When he stepped in September 2013, inflation was heading north, the rupee was in free fall, and was ready to perform the surgery. The apex bank chief successfully brought down the retail inflation from 9.8 per cent in 2013 to 3.78 per cent in 2015, the lowest since 1990s. He was able to “lure inflows of about USD 34 billion through foreign-currency swaps,” helping lift the rupee from a record low. He brought out the NPA-muck in the open. The cleaning act should fix the politician-banker-bureaucrat nexus, as the PSBs are the primary source of crony capitalism.
Even while serving as the youngest IMF economist from 2003-2006, Rajan had predicted the 2008-crisis much ahead of time that would lead to the “Recession”. No wonder, Times Magazine 2016 list, featured RBI Governor Raghuram Rajan among “100 most influential people in the world”. Sometime back, Rajan had said, “No one wants to go after the rich and well-connected wrong-doer, which means they get away with even more.” Doesn’t it merit a serious view?
A word for the Opposition: While Congress did not give second term to Dr. Abdul Kalam, why is P. Chidambaram shedding tears over Rajan?

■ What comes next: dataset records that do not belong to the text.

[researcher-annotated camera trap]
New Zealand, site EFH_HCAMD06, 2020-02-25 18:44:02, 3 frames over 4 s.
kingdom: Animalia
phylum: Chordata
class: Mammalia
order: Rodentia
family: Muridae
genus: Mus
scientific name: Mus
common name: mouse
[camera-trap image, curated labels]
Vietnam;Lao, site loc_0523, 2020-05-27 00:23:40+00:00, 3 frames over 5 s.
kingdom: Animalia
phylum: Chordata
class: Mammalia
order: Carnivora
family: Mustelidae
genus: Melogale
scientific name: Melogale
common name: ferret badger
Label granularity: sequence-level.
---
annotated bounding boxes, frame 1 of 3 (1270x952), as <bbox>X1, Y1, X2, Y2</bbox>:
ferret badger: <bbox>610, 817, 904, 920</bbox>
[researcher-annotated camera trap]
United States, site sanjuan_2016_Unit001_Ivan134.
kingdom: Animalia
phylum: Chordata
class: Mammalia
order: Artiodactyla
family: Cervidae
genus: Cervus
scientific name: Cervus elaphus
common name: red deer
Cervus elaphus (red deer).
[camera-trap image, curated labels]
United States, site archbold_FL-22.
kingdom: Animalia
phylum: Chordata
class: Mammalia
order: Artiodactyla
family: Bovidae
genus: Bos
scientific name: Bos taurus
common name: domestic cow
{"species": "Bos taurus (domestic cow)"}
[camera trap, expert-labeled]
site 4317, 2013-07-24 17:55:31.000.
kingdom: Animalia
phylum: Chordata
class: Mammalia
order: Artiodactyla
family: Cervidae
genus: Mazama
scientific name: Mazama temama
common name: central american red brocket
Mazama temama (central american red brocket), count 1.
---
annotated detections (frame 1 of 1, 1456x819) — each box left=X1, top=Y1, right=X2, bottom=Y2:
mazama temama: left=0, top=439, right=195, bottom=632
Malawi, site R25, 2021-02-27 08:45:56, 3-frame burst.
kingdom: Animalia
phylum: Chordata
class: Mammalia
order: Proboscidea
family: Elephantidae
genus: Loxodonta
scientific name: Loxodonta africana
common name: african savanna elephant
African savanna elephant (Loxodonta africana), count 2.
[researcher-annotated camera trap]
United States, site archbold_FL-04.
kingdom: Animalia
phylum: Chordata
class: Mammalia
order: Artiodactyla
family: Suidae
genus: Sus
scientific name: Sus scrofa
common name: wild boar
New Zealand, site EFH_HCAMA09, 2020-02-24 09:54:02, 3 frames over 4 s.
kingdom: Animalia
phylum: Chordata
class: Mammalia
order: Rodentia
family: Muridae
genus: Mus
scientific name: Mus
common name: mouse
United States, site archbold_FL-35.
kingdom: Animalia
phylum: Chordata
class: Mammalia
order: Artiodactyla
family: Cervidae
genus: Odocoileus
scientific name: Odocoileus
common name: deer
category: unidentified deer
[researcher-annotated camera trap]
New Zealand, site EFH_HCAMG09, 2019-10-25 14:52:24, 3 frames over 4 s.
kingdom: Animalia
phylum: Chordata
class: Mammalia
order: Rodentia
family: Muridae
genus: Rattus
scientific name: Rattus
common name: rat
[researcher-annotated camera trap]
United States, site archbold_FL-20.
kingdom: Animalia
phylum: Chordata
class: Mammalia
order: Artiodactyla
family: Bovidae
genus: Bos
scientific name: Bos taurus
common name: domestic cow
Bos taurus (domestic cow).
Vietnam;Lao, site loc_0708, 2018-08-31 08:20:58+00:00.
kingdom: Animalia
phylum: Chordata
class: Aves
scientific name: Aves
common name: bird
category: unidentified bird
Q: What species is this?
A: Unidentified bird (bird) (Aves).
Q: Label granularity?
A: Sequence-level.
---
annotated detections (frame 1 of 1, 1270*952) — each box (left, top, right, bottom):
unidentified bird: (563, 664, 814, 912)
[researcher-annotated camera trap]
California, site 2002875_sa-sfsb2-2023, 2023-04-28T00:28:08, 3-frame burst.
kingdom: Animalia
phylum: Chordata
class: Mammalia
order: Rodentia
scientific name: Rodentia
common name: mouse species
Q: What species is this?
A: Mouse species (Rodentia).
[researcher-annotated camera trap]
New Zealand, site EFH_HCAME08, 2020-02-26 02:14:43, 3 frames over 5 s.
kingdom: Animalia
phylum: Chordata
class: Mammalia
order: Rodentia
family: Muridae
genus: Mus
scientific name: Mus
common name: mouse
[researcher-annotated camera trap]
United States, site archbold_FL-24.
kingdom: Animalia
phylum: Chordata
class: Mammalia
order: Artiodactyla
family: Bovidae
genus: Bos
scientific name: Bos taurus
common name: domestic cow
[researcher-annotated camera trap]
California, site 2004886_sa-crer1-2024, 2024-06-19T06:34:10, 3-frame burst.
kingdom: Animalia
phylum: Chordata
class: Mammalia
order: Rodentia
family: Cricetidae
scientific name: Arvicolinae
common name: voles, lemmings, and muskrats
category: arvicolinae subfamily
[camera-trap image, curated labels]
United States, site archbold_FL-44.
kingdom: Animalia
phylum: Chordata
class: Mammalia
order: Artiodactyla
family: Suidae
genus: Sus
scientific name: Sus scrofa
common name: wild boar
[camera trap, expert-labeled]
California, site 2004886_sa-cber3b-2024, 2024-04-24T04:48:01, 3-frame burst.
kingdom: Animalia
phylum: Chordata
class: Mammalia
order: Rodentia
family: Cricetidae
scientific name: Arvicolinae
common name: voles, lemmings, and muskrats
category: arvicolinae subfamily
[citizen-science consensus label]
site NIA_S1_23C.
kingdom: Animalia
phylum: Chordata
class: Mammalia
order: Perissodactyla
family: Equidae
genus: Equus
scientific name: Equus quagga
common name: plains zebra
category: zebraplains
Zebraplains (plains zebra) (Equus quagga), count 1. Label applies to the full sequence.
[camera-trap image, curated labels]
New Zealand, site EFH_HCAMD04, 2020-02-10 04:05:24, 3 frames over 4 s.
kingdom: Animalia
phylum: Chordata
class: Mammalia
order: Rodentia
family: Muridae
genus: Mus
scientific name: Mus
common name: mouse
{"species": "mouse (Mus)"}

Though, a school of thought believed that “no one is indispensable.” In history, very few are being remembered like, say, Dr. Abdul Kalam or T.N. Seshan. If the government appoints someone who will loosen things, the stock market may cheer as a result but the poor and middle class will suffer most due to inflation. Reduced interest rates beyond a certain point would hurt the senior citizens, as the new person will print more money.
While there may be no dearth of talents to replace Rajan as RBI governor, the moot question is how much freedom the successor will have? Dr. Raghuram G. Rajan’s re-entry into “academia” might make posterity better off. Don’t forget, Rajan earned his place!
(The views expressed by the author in the article are his/her own.)